**INSTRUCTIONS FOR THE TASK**. Below are records; reproduce exactly the lines from the one containing "How far from the observer's" through the end, both included, and only those.

**RECORD LIST**.
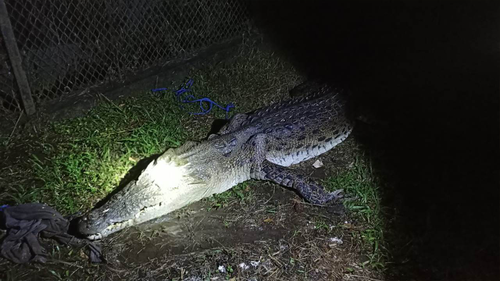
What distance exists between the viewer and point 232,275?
3.41 metres

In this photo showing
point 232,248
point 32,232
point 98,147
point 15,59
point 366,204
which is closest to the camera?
point 32,232

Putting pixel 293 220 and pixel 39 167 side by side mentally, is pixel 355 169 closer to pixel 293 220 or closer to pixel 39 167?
pixel 293 220

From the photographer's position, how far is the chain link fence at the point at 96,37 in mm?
5145

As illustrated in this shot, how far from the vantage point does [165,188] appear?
3.84m

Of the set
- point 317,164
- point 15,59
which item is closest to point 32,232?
point 15,59

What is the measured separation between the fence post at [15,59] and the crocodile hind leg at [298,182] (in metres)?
2.95

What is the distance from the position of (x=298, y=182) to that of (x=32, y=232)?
96.1 inches

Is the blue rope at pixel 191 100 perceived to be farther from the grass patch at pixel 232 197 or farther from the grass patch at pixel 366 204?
the grass patch at pixel 366 204

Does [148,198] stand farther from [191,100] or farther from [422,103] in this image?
[422,103]

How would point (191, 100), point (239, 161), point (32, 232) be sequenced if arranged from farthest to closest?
1. point (191, 100)
2. point (239, 161)
3. point (32, 232)

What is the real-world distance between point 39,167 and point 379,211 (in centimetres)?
343

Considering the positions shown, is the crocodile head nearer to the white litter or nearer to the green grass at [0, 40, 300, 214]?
the green grass at [0, 40, 300, 214]

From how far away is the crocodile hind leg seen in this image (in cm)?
415

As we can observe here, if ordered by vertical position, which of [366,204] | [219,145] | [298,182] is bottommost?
[366,204]
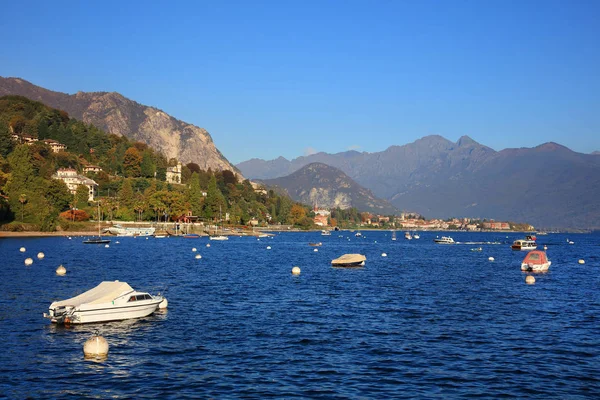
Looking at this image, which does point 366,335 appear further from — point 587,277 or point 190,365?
point 587,277

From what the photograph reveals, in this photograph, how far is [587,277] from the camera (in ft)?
295

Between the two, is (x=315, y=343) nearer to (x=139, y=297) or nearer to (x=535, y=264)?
(x=139, y=297)

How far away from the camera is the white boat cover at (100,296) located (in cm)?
4447

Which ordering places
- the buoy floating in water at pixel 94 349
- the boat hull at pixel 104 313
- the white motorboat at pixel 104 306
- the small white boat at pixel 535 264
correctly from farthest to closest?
the small white boat at pixel 535 264 < the white motorboat at pixel 104 306 < the boat hull at pixel 104 313 < the buoy floating in water at pixel 94 349

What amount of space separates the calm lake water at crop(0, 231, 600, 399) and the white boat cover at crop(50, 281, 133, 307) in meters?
1.85

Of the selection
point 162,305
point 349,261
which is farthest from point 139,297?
point 349,261

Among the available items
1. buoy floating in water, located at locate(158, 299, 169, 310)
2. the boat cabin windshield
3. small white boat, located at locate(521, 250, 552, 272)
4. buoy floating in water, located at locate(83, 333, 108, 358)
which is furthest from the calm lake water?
small white boat, located at locate(521, 250, 552, 272)

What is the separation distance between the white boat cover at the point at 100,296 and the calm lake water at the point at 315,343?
1849mm

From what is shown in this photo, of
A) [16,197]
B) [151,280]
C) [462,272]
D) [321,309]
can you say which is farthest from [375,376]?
[16,197]

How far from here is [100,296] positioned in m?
45.6

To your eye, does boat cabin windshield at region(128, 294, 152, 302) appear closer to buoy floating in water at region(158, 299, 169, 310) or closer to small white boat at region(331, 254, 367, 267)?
buoy floating in water at region(158, 299, 169, 310)

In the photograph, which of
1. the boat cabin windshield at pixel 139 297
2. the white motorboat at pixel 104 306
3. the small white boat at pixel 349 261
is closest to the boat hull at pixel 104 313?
the white motorboat at pixel 104 306

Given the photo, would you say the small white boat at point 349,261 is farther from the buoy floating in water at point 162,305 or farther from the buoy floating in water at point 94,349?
the buoy floating in water at point 94,349

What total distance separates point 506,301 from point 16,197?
542ft
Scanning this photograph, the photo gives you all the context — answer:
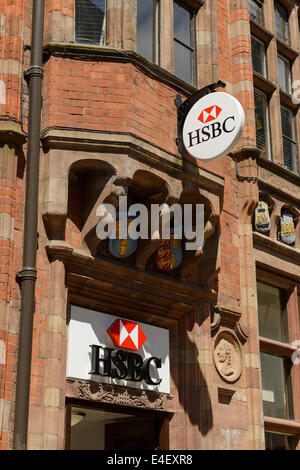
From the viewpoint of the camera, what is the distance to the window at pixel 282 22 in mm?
14714

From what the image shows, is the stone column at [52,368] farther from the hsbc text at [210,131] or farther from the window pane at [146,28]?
the window pane at [146,28]

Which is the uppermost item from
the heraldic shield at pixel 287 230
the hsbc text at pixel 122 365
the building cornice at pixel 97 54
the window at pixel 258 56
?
the window at pixel 258 56

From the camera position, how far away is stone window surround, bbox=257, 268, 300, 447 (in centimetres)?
1180

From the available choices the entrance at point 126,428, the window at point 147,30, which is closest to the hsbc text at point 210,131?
the window at point 147,30

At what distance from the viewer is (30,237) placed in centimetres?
884

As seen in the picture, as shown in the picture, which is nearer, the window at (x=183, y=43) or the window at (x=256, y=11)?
the window at (x=183, y=43)

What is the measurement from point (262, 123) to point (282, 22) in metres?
2.43

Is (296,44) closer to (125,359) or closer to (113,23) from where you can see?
(113,23)

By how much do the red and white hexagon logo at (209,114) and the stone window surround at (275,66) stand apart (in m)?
3.33

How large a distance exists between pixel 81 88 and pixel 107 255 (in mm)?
2005

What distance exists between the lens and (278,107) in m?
13.7

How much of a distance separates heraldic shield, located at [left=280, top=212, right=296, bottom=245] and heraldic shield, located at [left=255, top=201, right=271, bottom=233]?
0.40 metres

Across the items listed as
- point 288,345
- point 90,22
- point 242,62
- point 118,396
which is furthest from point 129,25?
point 288,345
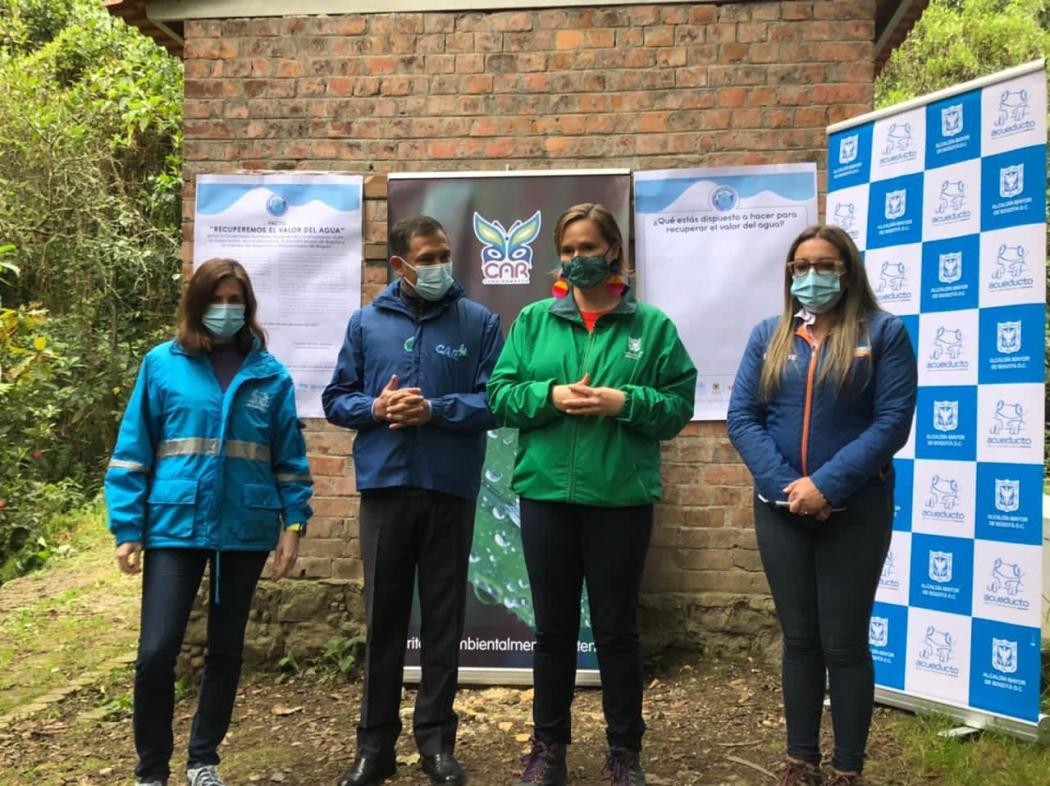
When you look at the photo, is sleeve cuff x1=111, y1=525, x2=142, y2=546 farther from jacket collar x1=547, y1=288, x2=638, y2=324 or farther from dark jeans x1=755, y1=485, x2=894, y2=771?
A: dark jeans x1=755, y1=485, x2=894, y2=771

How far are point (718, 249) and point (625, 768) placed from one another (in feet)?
8.39

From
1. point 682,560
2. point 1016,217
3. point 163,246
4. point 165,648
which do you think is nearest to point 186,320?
point 165,648

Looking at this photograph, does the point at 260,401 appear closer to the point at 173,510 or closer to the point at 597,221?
the point at 173,510

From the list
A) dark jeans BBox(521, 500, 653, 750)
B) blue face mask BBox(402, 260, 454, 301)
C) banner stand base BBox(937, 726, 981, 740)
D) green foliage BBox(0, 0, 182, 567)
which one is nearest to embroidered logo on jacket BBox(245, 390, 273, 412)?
blue face mask BBox(402, 260, 454, 301)

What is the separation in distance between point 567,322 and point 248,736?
2.41 metres

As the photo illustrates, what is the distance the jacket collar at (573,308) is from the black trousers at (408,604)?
76cm

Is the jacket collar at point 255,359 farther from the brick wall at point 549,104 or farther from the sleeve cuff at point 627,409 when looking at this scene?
the brick wall at point 549,104

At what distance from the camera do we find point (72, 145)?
11766 mm

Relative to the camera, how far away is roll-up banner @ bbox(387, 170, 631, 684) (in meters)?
4.93

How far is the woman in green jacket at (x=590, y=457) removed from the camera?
3238 millimetres

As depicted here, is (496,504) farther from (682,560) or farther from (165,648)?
(165,648)

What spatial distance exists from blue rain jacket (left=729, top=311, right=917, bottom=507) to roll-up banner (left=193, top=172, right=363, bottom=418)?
2.49 meters

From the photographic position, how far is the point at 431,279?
3.54m

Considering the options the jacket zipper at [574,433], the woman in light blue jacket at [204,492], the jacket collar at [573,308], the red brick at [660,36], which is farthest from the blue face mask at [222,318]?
the red brick at [660,36]
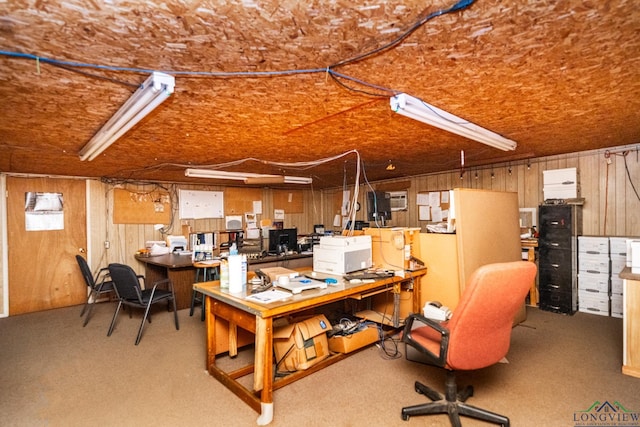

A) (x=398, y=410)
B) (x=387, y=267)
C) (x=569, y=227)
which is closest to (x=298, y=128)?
(x=387, y=267)

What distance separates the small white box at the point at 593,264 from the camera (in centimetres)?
374

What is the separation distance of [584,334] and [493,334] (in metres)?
2.28

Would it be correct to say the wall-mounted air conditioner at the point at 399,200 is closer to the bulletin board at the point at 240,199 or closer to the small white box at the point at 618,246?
the bulletin board at the point at 240,199

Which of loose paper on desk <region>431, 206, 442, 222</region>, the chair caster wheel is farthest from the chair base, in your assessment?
loose paper on desk <region>431, 206, 442, 222</region>

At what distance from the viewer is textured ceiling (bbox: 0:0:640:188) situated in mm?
1172

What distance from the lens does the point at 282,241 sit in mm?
5121

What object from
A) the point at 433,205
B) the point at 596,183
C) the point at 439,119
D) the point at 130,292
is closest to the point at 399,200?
the point at 433,205

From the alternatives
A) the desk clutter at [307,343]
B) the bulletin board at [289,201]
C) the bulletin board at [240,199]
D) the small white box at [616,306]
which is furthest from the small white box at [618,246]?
the bulletin board at [240,199]

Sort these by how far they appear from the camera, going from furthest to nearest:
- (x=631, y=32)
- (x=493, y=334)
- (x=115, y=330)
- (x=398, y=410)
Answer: (x=115, y=330) → (x=398, y=410) → (x=493, y=334) → (x=631, y=32)

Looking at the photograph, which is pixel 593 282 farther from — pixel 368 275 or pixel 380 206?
pixel 368 275

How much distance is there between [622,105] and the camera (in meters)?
2.24

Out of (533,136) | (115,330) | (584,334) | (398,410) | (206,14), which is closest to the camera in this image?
(206,14)

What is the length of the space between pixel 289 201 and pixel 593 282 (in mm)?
5415

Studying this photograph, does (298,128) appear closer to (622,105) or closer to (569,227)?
(622,105)
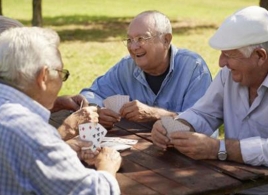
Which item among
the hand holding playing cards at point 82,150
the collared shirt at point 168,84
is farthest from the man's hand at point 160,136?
the collared shirt at point 168,84

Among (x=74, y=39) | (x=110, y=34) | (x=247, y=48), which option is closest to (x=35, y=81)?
(x=247, y=48)

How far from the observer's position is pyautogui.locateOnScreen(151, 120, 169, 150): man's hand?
11.1ft

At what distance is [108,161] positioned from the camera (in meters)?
2.90

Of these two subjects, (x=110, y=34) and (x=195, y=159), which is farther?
(x=110, y=34)

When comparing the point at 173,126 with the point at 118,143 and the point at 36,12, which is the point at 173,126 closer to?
the point at 118,143

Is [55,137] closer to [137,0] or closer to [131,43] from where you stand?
[131,43]

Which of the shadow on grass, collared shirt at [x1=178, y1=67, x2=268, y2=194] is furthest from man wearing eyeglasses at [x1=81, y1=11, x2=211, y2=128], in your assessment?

**RESPONSE**.
How far from the observer's position is pyautogui.locateOnScreen(151, 120, 169, 150): man's hand?
11.1ft

At what distance is [108,161] positioned from the camera (in meters)?
2.90

Of these two subjects, (x=110, y=34) and (x=195, y=159), which is farther?
(x=110, y=34)

When comparing the point at 173,126 with the point at 118,143 and the point at 36,12, which is the point at 173,126 closer to?
the point at 118,143

Is [55,137] closer to [137,0] or closer to [131,43] from where you stand?
[131,43]

Which of the shadow on grass, collared shirt at [x1=178, y1=67, x2=268, y2=194] is furthest from man wearing eyeglasses at [x1=81, y1=11, x2=211, y2=128], in your assessment?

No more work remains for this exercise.